Aurora is a multi-tenant system that can run jobs of multiple clients/tenants. Going beyond the resource isolation on an individual host, it is crucial to prevent those jobs from stepping on each others toes.

Job Namespaces

The namespace for jobs in Aurora follows a hierarchical structure. This is meant to make it easier to differentiate between different jobs. A job key consists of four parts. The four parts are <cluster>/<role>/<environment>/<jobname> in that order:

  • Cluster refers to the name of a particular Aurora installation.
  • Role names are user accounts.
  • Environment names are namespaces.
  • Jobname is the custom name of your job.

Role names correspond to user accounts. They are used for authentication, as the linux user used to run jobs, and for the assignment of quota. If you don’t know what accounts are available, contact your sysadmin.

The environment component in the job key, serves as a namespace.
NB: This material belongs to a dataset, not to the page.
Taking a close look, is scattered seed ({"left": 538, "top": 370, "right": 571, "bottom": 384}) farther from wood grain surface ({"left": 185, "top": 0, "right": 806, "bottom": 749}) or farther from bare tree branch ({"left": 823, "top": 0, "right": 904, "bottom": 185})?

The values for environment are validated in the client and the scheduler so as to allow any of devel, test, production, and any value matching the regular expression staging[0-9]*.
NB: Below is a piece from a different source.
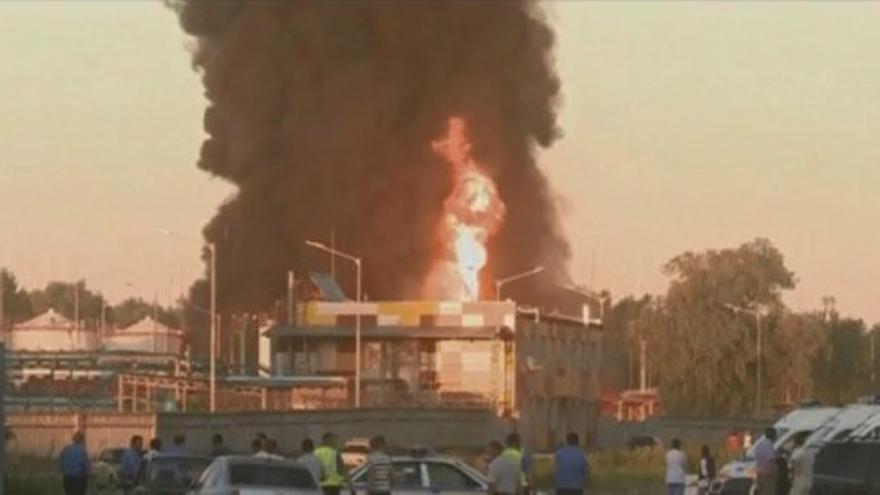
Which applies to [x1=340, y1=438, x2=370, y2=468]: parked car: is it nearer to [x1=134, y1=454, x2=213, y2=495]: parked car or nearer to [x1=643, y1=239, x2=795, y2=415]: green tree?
[x1=134, y1=454, x2=213, y2=495]: parked car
None of the values imply any difference in the scheduling behavior. Conventionally, the “environment” is set so as to indicate a certain level of stability in the behavior of the job by ensuring that an appropriate level of testing has been performed on the application code. e.g. in the case of a typical Job, releases may progress through the following phases in order of increasing level of stability: devel, test, staging, production.
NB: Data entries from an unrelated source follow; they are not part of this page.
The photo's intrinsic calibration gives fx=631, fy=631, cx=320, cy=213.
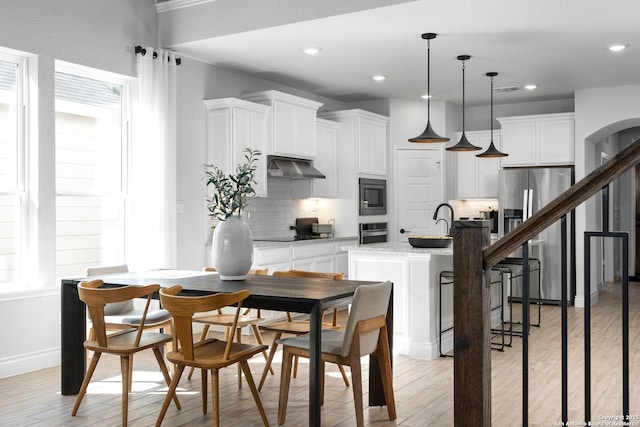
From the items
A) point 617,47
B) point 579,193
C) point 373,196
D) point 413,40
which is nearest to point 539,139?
point 373,196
In order to guarantee that important production jobs are always running, Aurora supports preemption.

Let’s consider we have a pending job that is candidate for scheduling but resource shortage pressure prevents this. Active tasks can become the victim of preemption, if:

  • both candidate and victim are owned by the same role and the priority of a victim is lower than the priority of the candidate.
  • OR a victim is non-production and the candidate is production.

In other words, tasks from production jobs may preempt tasks from any non-production job. However, a production task may only be preempted by tasks from production jobs in the same role with higher priority.

Aurora requires resource quotas for production non-dedicated jobs. Quota is enforced at the job role level and when set, defines a non-preemptible pool of compute resources within that role. All job types (service, adhoc or cron) require role resource quota unless a job has dedicated constraint set.

To grant quota to a particular role in production, an operator can use the command aurora_admin set_quota.